= Entries shown =
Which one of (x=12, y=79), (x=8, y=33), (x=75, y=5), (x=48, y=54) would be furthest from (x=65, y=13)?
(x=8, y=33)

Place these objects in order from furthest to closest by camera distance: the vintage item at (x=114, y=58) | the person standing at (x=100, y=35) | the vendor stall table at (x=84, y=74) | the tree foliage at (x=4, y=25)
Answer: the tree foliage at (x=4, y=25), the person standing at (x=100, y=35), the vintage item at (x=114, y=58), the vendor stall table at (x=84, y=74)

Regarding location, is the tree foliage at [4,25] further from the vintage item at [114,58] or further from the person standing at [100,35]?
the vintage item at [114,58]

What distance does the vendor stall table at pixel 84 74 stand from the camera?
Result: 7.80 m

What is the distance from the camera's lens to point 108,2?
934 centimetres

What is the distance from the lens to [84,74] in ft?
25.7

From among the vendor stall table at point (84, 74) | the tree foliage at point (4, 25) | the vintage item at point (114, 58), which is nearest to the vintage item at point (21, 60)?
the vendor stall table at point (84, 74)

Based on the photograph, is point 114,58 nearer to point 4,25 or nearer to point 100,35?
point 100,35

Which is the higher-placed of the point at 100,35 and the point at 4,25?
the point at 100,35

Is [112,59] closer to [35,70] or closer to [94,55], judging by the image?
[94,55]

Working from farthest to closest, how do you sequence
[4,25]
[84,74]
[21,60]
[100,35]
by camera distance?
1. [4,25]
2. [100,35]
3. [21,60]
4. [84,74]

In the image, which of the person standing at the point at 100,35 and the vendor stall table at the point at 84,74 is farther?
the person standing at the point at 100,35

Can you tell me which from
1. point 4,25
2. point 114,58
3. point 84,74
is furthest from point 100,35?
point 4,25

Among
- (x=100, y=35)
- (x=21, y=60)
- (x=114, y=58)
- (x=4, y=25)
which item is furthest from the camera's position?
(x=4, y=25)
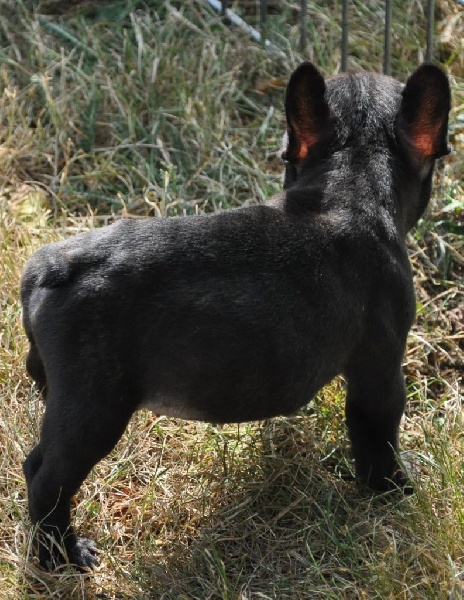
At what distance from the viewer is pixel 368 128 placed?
15.1 ft

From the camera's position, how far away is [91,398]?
393 cm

= Short problem =
Leaving out every picture, transcribe exactly the lines from the line that contains "What distance does" through the final line of the entries above.

= Answer for this exercise =
What distance does the vendor stall table at pixel 84 74 stand from the camera?
Result: 7.80 m

What is the distance from the camera's lens to point 108,2?
934 centimetres

What is the distance from the lens to [84,74] in ft?
25.7

From among the vendor stall table at point (84, 74) | the tree foliage at point (4, 25) | the vintage item at point (114, 58), which is nearest to the vintage item at point (21, 60)?
the vendor stall table at point (84, 74)

Based on the photograph, is point 114,58 nearer to point 4,25 or nearer to point 100,35?
point 100,35

Which is the higher-placed of the point at 100,35 and the point at 4,25?
the point at 100,35

Is [112,59] closer to [35,70] or closer to [94,55], judging by the image?
[94,55]

Working from farthest to closest, how do you sequence
[4,25]
[84,74]
[21,60]
[100,35]
by camera distance?
1. [4,25]
2. [100,35]
3. [21,60]
4. [84,74]

In the image, which of the person standing at the point at 100,35 and the vendor stall table at the point at 84,74 is farther?
the person standing at the point at 100,35

Can you tell me which from
1. point 4,25
2. point 114,58
3. point 84,74
is furthest from point 100,35?
point 4,25

Among
- (x=100, y=35)
- (x=21, y=60)
- (x=114, y=58)
- (x=4, y=25)
which item is furthest from the camera's position?
(x=4, y=25)
At what distance from the viewer is pixel 368 128 placed?
15.1 ft

From the camera's position, how far away is [91,398]?
393 cm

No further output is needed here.